Daylet Domínguez

Daylet Domínguez

WILBUR MARVIN VISITING SCHOLAR
headshot of Daylet Dominguez

Daylet Domínguez (PhD Princeton University) is an Associate Professor at the Spanish and Portuguese Department of UC Berkeley. She is a scholar of modern Caribbean, and her work focuses on travel cultures and costumbrismo; empire, nation and revolution; slavery, race and colonialism, among other topics. Her book, Ficciones etnográficas: literatura, ciencias sociales y proyectos nacionales en el Caribe hispano del siglo XIX (Iberoamericana 2021), studies the interplay of literature and science in nineteenthcentury Hispanic Caribbean. It particularly emphasizes the importance of literature (travel writing, costumbrista sketches and the realist novel) for the establishment of the social sciences in the region.

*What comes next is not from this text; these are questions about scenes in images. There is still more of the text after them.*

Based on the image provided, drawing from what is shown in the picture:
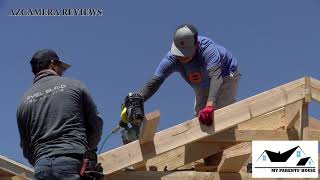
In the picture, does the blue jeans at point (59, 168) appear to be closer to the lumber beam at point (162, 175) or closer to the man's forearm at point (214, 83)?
the lumber beam at point (162, 175)

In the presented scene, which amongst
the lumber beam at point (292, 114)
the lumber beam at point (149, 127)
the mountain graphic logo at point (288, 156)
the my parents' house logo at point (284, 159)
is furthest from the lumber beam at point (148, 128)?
the lumber beam at point (292, 114)

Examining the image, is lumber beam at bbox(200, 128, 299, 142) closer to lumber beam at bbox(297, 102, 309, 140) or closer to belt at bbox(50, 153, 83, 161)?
lumber beam at bbox(297, 102, 309, 140)

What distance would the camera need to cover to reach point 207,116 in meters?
4.92

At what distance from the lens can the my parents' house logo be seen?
545cm

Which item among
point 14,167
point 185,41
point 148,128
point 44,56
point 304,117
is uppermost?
point 185,41

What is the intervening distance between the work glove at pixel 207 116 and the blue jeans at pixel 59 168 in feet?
4.52

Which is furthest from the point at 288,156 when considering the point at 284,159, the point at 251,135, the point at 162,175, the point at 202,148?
the point at 162,175

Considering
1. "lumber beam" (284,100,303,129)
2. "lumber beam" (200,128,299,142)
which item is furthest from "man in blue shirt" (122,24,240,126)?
"lumber beam" (284,100,303,129)

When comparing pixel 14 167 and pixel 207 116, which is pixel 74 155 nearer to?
pixel 207 116

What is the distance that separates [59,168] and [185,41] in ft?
6.61

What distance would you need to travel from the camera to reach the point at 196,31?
18.0 ft

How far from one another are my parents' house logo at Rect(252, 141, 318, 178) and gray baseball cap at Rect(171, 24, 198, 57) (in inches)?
39.4

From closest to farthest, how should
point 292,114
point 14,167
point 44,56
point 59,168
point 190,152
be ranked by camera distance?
1. point 59,168
2. point 44,56
3. point 190,152
4. point 14,167
5. point 292,114

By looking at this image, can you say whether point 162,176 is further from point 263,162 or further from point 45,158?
point 45,158
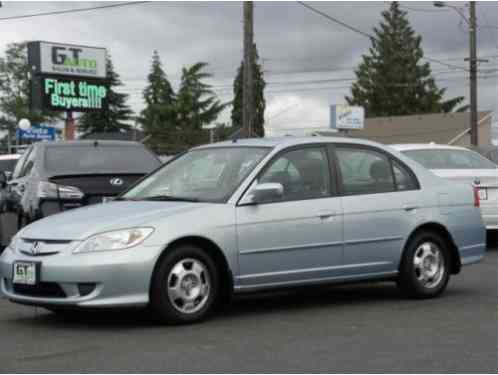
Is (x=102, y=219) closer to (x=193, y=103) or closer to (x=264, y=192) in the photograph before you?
(x=264, y=192)

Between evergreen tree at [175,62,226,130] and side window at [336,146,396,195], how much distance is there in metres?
78.5

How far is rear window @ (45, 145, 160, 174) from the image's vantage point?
1243cm

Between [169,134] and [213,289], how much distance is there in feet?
255

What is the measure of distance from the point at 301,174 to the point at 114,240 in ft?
6.31

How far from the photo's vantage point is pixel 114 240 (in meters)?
7.69

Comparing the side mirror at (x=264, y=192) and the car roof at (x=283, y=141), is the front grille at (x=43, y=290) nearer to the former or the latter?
the side mirror at (x=264, y=192)

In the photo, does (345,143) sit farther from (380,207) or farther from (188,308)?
(188,308)

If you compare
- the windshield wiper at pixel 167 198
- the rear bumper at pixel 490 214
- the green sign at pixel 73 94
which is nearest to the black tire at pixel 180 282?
the windshield wiper at pixel 167 198

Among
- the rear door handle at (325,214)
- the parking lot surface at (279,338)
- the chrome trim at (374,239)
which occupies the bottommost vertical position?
the parking lot surface at (279,338)

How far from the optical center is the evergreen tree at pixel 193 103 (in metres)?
88.1

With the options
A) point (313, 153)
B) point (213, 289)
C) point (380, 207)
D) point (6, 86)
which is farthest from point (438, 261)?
point (6, 86)

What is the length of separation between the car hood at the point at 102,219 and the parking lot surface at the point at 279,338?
724 millimetres

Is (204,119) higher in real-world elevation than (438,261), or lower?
higher

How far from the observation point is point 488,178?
1459 centimetres
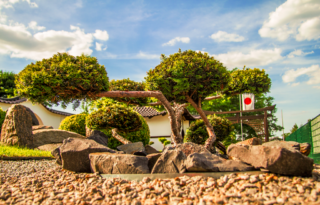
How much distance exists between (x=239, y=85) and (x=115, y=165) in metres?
6.51

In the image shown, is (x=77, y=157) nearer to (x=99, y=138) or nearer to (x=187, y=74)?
(x=99, y=138)

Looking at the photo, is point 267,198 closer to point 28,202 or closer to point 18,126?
point 28,202

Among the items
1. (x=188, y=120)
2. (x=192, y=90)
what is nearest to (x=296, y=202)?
(x=192, y=90)

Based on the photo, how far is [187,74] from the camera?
6.92 meters

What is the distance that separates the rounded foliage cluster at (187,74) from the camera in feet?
22.6

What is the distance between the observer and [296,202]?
95.2 inches

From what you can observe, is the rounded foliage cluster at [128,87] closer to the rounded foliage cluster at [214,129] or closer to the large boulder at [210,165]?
the rounded foliage cluster at [214,129]

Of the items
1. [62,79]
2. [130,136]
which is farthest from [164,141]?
[62,79]

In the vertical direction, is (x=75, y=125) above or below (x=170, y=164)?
above

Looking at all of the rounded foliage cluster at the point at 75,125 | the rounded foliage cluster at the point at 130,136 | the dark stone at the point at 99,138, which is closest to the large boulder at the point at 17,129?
the dark stone at the point at 99,138

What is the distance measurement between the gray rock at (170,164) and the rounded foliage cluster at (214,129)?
6632 mm

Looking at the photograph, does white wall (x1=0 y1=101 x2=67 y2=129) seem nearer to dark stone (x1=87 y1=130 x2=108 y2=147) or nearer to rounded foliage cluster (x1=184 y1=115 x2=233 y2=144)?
dark stone (x1=87 y1=130 x2=108 y2=147)

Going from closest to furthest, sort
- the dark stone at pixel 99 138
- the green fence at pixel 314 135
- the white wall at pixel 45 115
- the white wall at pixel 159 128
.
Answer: the dark stone at pixel 99 138 → the green fence at pixel 314 135 → the white wall at pixel 159 128 → the white wall at pixel 45 115

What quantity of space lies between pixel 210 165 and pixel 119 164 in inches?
57.0
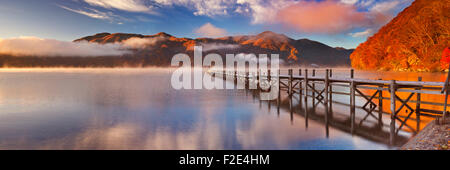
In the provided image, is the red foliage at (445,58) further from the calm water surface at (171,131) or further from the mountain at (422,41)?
the calm water surface at (171,131)

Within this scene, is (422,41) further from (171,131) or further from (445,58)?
(171,131)

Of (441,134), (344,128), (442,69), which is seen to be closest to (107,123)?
(344,128)

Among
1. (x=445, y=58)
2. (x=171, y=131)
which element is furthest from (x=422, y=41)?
(x=171, y=131)

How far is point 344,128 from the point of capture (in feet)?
37.6

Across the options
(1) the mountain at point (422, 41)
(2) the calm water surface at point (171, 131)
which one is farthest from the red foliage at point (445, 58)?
(2) the calm water surface at point (171, 131)

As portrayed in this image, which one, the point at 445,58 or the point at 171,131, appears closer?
the point at 171,131

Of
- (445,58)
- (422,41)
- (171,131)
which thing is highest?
(422,41)

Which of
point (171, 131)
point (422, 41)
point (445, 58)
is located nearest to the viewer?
point (171, 131)

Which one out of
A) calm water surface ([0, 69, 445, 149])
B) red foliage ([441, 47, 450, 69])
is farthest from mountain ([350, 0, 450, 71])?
calm water surface ([0, 69, 445, 149])

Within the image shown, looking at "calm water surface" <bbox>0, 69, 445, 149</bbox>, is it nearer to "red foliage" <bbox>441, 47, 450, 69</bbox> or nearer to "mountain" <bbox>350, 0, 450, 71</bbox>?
"red foliage" <bbox>441, 47, 450, 69</bbox>

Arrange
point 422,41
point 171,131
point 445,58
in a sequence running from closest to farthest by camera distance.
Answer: point 171,131 → point 445,58 → point 422,41

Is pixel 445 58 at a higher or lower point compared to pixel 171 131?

Domínguez is also the co-editor of a special issue entitled Slavery, Mobility and Networks in nineteenth-century Cuba in the journal of Atlantic Studies (2021). She is currently working on her second monograph, Caribbean Empire: Writing, Filibustering and Annexation in the Age of the Second Slavery, which focuses on the ways in which Cuban and southern U.S slaveholders turned to each other and imagined themselves as part of the same front, united by chattel bondage, in the decades preceding the U.S. Civil War. It studies how writers, travelers, and planters from both regions began to envision these new geopolitical cartographies through diplomacy, written press, and filibustering. Their commitment to the future of slavery enabled them to transcend colonial and national circuits and challenge existing geopolitical borders.

Her articles have been published in Revista Hispánica Moderna, Hispanic Review, Cuban Studies, Revista de Estudios Hispánicos, Iberoamericana, among others.